Baptiste Coudurier baptiste.coudurier
Sun Jul 26 00:43:17 CEST 2009


Hi Ivan,

On 07/25/2009 04:14 AM, Ivan Schreter wrote:
> Hi,
>
> Ivan Schreter wrote:
>> Hi Baptiste,
>> [...]
>> I see we have a header "internal.h" in lavf. So I moved the
>> declaration of my new routine there. This is then definitely no public
>> API.
>>
>> OK to commit now (patches attached)?
>>
> Since noone reviewed my patches for about three weeks, I reviewed them
> myself and wrote an extended seek test, which tests whether seeked-to
> position really fulfills the contract of avformat_seek_file. This did
> reveal a small problem, which I fixed. BTW, other formats also have
> issues, so I'll probably send a patch for seek test to the list, when
> time permits.
>
> I also simplified the code by removing handling of special cases, since
> it just made it less clear. Here is the newest set of patches.
>
> Special case handling of seeking before first keyframe or after the last
> keyframe is now handled only for old seeking API inside of mpegts.c
> read_seek(). New seeking API will return -1 if trying to seek outside of
> timestamp range.
>
> If noone objects, I'll commit them during the next week.
>

Since it is only used in mpegts for now, please put all the code in 
mpegts.c, these symbols do not need to be exported.

Also, I think state must not be trashed if seek failed, that is 
av_read_frame_flush must not be called before seeking.

 > [...]
>
> +/**
> + * Helper structure describing keyframe search state of one stream.
> + */
> +typedef struct {
> +    int active;         ///<  Set to 1 for active streams, 0 for inactive.

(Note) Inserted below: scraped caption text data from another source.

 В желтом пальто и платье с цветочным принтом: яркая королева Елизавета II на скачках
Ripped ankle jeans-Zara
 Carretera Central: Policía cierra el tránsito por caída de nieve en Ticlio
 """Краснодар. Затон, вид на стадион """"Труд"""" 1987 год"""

I don't think inactive stream need a structure, so this field is unneeded.

> +    int64_t epsilon;    ///<  Rounding error based on time base.

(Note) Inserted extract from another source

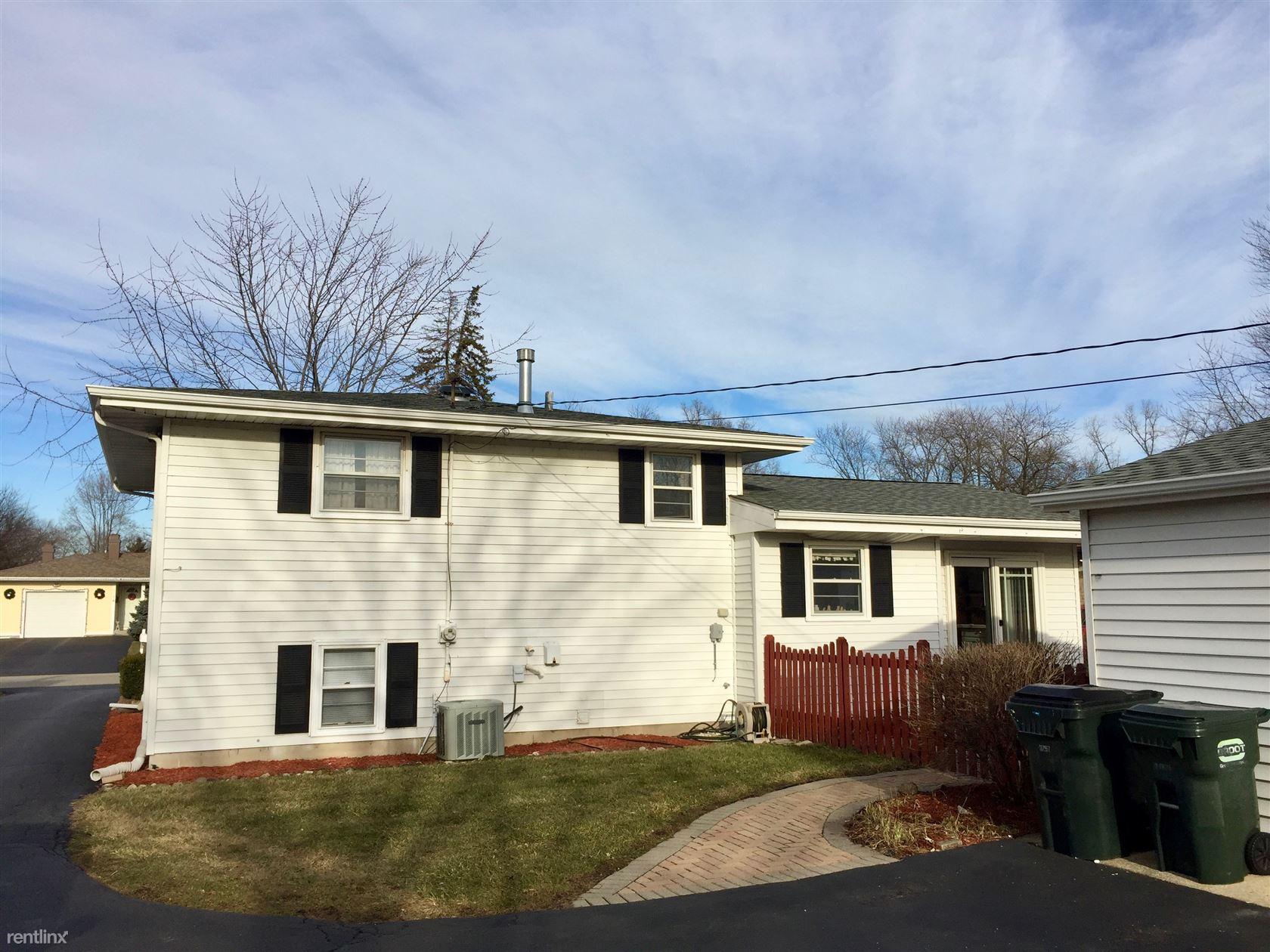 2015 Rolling Ridge Ln, Lindenhurst, IL - $1,800 USD/ month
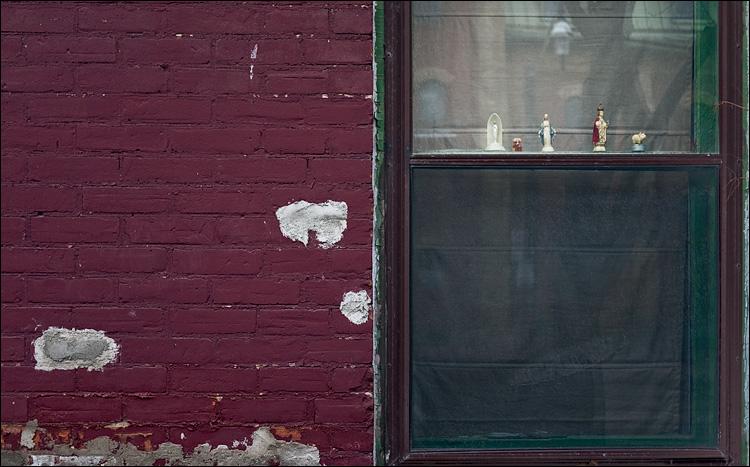 window friends || Panasonic GF1/Pana20f1.7 | 1/160s | f1.7 | ISO100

Can you explain why it is needed ?

 > [...]
 >
> +
> +/**
> + * Partial search for keyframe in multiple streams.
> + *
> + * This routine searches for the next lower and next higher timestamp to
> + * given target timestamp in each stream, starting at current file position
> + * and ending at position, where all streams have already been examined
> + * (or when all higher key frames found in first iteration).
> + *
> + * This routine is called iteratively with exponential backoff to find lower
> + * timestamp.
> + *
> + * @param s                 format context.
> + * @param timestamp         target timestamp (or position, if AVSEEK_FLAG_BYTE).
> + * @param flags             seeking flags.
> + * @param sync              array with information per stream.
> + * @param keyframes_to_find count of keyframes to find in total.
> + * @param found_lo          pointer to count of already found low timestamp keyframes.
> + * @param found_hi          pointer to count of already found high timestamp keyframes.
> + */
> +static void search_keyframe_multi_partial(AVFormatContext *s,
> +                                          int64_t timestamp,
> +                                          int flags,
> +                                          AVSyncPoint *sync,
> +                                          int keyframes_to_find,
> +                                          int *found_lo,
> +                                          int *found_hi)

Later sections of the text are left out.